----- Исходный документ -----

Ганкин дом был тёмным, а сарай закрыт. Ганка жила со свёкром, но часто не ночевала дома, потому что немцы делали частые облавы на молодых для высылки в Германию. Будить свёкра было опасно, он даже не знал, что Ганка нас прячет. Поэтому постучаться в окно я не решалась. Возвращаться назад я боялась. В глубине двора находилась яма для хранения картошки. Туда мы и спустились. Я, согревая братика, накрыла его своим телом, и мы заснули. Утром пришёл свекор за картошкой и, увидев нас, испугался. «Якась жинка стукала, питала своих дитей, - спросил он, когда пришёл в себя. Я дав иё хлиба та банку повыдла, як наказала Ганка». Пока мы говорили, подошла Ганка. Она действительно не ночевала дома. Узнав обо всём, она предложила нам ждать маму в сарае. «Если это была ваша мать, то она снова придёт сюда за вами».

----- Фрагмент набора данных -----

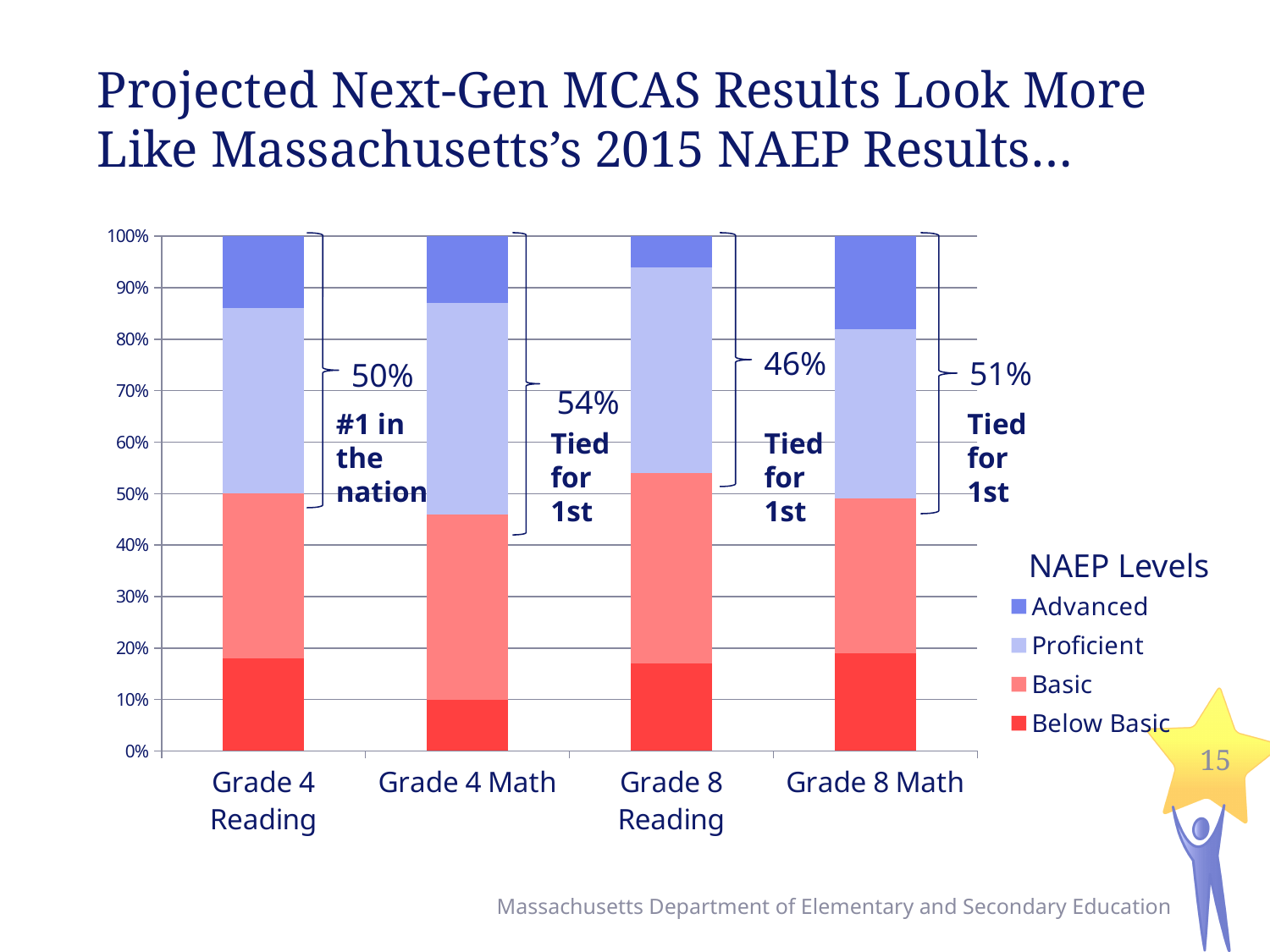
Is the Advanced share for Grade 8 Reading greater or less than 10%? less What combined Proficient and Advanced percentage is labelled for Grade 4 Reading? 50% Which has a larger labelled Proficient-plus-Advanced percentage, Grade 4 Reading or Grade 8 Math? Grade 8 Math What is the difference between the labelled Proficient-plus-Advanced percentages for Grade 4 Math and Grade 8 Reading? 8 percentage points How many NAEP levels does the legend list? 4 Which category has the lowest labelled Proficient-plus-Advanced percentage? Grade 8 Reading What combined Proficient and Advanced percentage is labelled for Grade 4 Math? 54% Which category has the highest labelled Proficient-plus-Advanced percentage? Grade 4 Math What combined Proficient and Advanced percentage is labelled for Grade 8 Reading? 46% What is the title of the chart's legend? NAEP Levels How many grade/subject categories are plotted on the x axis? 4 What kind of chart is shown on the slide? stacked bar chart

-----

■ Задание ■
Продолжите текст о детях, которые прятались во дворе у Ганки, начиная с места после его последнего предложения.

■ Ответ на задание ■
Мама попала в ту же тюрьму, из которой мы бежали. Полицаи-украинцы вылавливали евреев из окрестностей, накапливали и, когда количество достигало 30-ти, расстреливали. Вместе с мамой ожидали казни несколько человек, среди которых был один сумасшедший, доказывающий, что немцы присланы Богом в наказанье. Мама сблизилась с молодой супружеской парой, рассказала им о своих детях. Те, в свою очередь, тоже рассказали свою историю и предложили бежать, пообещав помочь деньгами, зашитыми в виде золотых монет в телогрейки. В камеру одной стеной входила печь. Они разобрали её по кирпичам и через дымоход сбежали. Судьба улыбнулась им. Мама привела их в сарай к Милянко сразу же после того, как я с братиком покинули его. Оставив молодую пару, мать той же ночью пошла к Ганке, но не нашла нас. На следующую ночь мама снова вернулась к Ганке. Нет слов для описания нашего счастья. Ночь ещё не кончилась, но Ганка пришла и начала торопить. Одела нас по-крестьянски, привела горбатого Герша и вывела всех нас из села. Мама попросила помочь за деньги молодой паре, скрывающейся в сарае Милянко. Ганка обещала и, как потом выяснилось, сдержала своё слово.
Мы шли по полю. Земля замёрзла жёсткими комьями, утомительные подъёмы переходили в не менее тяжёлые спуски. Герш задыхался, как все горбатые, к тому же он нёс отрезы. Одинокий домик мы нашли к вечеру. Хозяин принял нас хорошо, дал нам самогонки для согревания, накормил, Герш, конечно, передал ему отрезы. Под утро мы продолжили путь. Хозяин пошёл с нами. Когда мы подошли к белой, казалось, бесконечной равнине, он объяснил. «Светящиеся огоньки слева – немецкая застава. Если поймают – убьют. Огоньки справа – румынская застава. Они не убивают, но бьют до смерти. Вы пойдёте посредине, перейдёте речушку. Не бойтесь, она мелкая. Сразу же за ней село Марьяновка. Там живут несколько еврейских семей, мастеровые. Они и проводят вас в Копай Город».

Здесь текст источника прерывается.